At Remote Learner, our greatest strength is our staff. We have a diverse group of employees around the United States and Canada, individuals with the unique backgrounds and skills needed to meet the challenges faced by our clients. Our clients might meet some members of our team face to face or over the phone. Others our clients might never speak to at all. But all play an important role in helping them to achieve impact. This blog series profiles members of the Remote Learner team to give readers a glimpse into who we are and how they help our clients to succeed. Today we’ll introduce you to Geoff Horsfall, Remote Learner’s Senior Product Manager.
Name: Geoff Horsfall
Position: Senior Product Manager
Home: Denver, Colorado
Brief: Geoff, a community-minded father of two young girls, is Remote Learner’s Senior Product Manager. In this role, he communicates the needs of our clients and prospective clients to our development team, determines development specifications and timelines to address those needs, and then communicates completed development efforts back to clients through a range of marketing strategies.
Q: Why don’t we start by talking a little bit about yourself. What are your interests?
A: I’m really involved in community building. I’m on the board of a registered neighborhood organization that serves as a liaison between the city of Denver and our neighborhood. I’m a community representative on the City and County of Denver’s Head Start advisory council. Head Start is an organization that helps low-income families enroll in early education programs. And, I’m involved in a multi-modal project that involves widening a road and adding mass transit options to improve traffic flow.
I also really like to write short stories. I started doing it in grad school. I had an elective credit in my last semester of business school that I could do whatever I wanted with so I took a creative writing class and really enjoyed it.
Q: Tell us a little about your background, Geoff.
A: I’ve spent my entire career working in education. I started in K12 publishing. We developed curricula and programs for literacy and math, primarily for elementary school students at risk for school failure. After getting my master’s degree, I started my own business. It was also education, but it was much more focused on the adult learner. We developed self-paced online courses for certification test preparation and continuing education prep hours; those things you need to demonstrate competency or mastery in order to advance. The mission of the company was to create opportunities for upward mobility through career advancement.
Q: What brought you to Remote Learner?
A: The opportunity to work in for a technology-based learning company was the initial draw. And I liked that the company had a more client-based mentality that allowed for interesting custom projects and solution building.
Q: How did your background prepare you for your role here?
A: Just having the vocabulary helps. It’s much easier to get started when you speak the language and understand the pain points that clients are experiencing and the pressure they are under. I also have an enthusiasm for the subject matter that helps in any job. I actually grew up in it. My father was in educational publishing. I was around these nationally renowned experts during parties at my house as a kid. They were educators at heart, though, so they naturally took an interest in me which was exciting as a kid. I think I benefited tremendously from that experience.

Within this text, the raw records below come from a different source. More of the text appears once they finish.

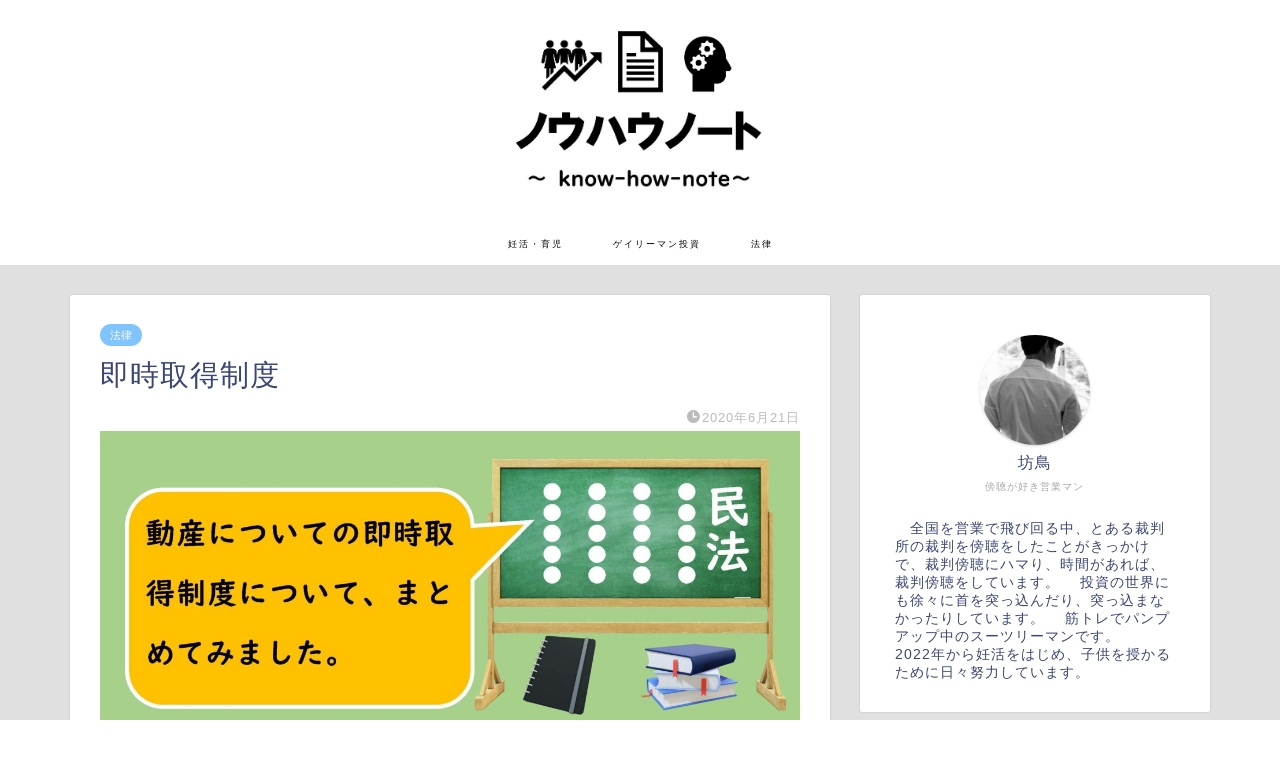

--- FILE ---
content_type: text/html; charset=utf-8
request_url: https://www.google.com/recaptcha/api2/aframe
body_size: 268
content:
<!DOCTYPE HTML><html><head><meta http-equiv="content-type" content="text/html; charset=UTF-8"></head><body><script nonce="AMPMBzDR8-8-MCvaAi_CaQ">/** Anti-fraud and anti-abuse applications only. See google.com/recaptcha */ try{var clients={'sodar':'https://pagead2.googlesyndication.com/pagead/sodar?'};window.addEventListener("message",function(a){try{if(a.source===window.parent){var b=JSON.parse(a.data);var c=clients[b['id']];if(c){var d=document.createElement('img');d.src=c+b['params']+'&rc='+(localStorage.getItem("rc::a")?sessionStorage.getItem("rc::b"):"");window.document.body.appendChild(d);sessionStorage.setItem("rc::e",parseInt(sessionStorage.getItem("rc::e")||0)+1);localStorage.setItem("rc::h",'1768952502947');}}}catch(b){}});window.parent.postMessage("_grecaptcha_ready", "*");}catch(b){}</script></body></html>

Q: How do you keep up-to-date with trends in e Learning technology and needs?
A: The number one place I go to is the e-Literate guys. They do a fantastic job of identifying trends in the industry. Other than that, given that our solutions are powered by Moodle and Totara™, I always like to keep up to date on the Moodle and Totara™ newsletter and blogs.
We’re a strategic partner of the Online Learning Consortium and they are doing tremendous reporting on the industry, everything from podcasts to white papers to blog entries to the conferences they hold twice a year. Those outfits are all really good resources.
Q: What are the largest current trends impacting our clients?
A: As the eLearning industry has evolved, the idea of a tool being a kind of one-stop shop has gone by the wayside. You have your learning management system of course, but you also have your student information systems, your customer relationship management systems and so on. The industry is increasingly fragmented into very specific problem solving solutions. For example, there are platforms just for helping academic advisers with retention.
All of these things are incredibly valuable, but their value is diminished when they aren’t integrated. You can’t possibly stay on top of all them or manage them to their maximum effectiveness.
The other thing that is undeniably happening in online learning and has been for some time, is the need to address user expectations on when and how and where they’re able to consume content. This is like the “Netflixing” of learning, getting directly to the content you want at the time you want it, being able to access it on your phone in an online or offline setting, being able to communicate with your instructors or classmates in a very nimble fashion. It’s an approach that we’ve adopted throughout the organization; most directly in Learning Spaces, our client information portal.
Thanks for chatting with us today, Geoff!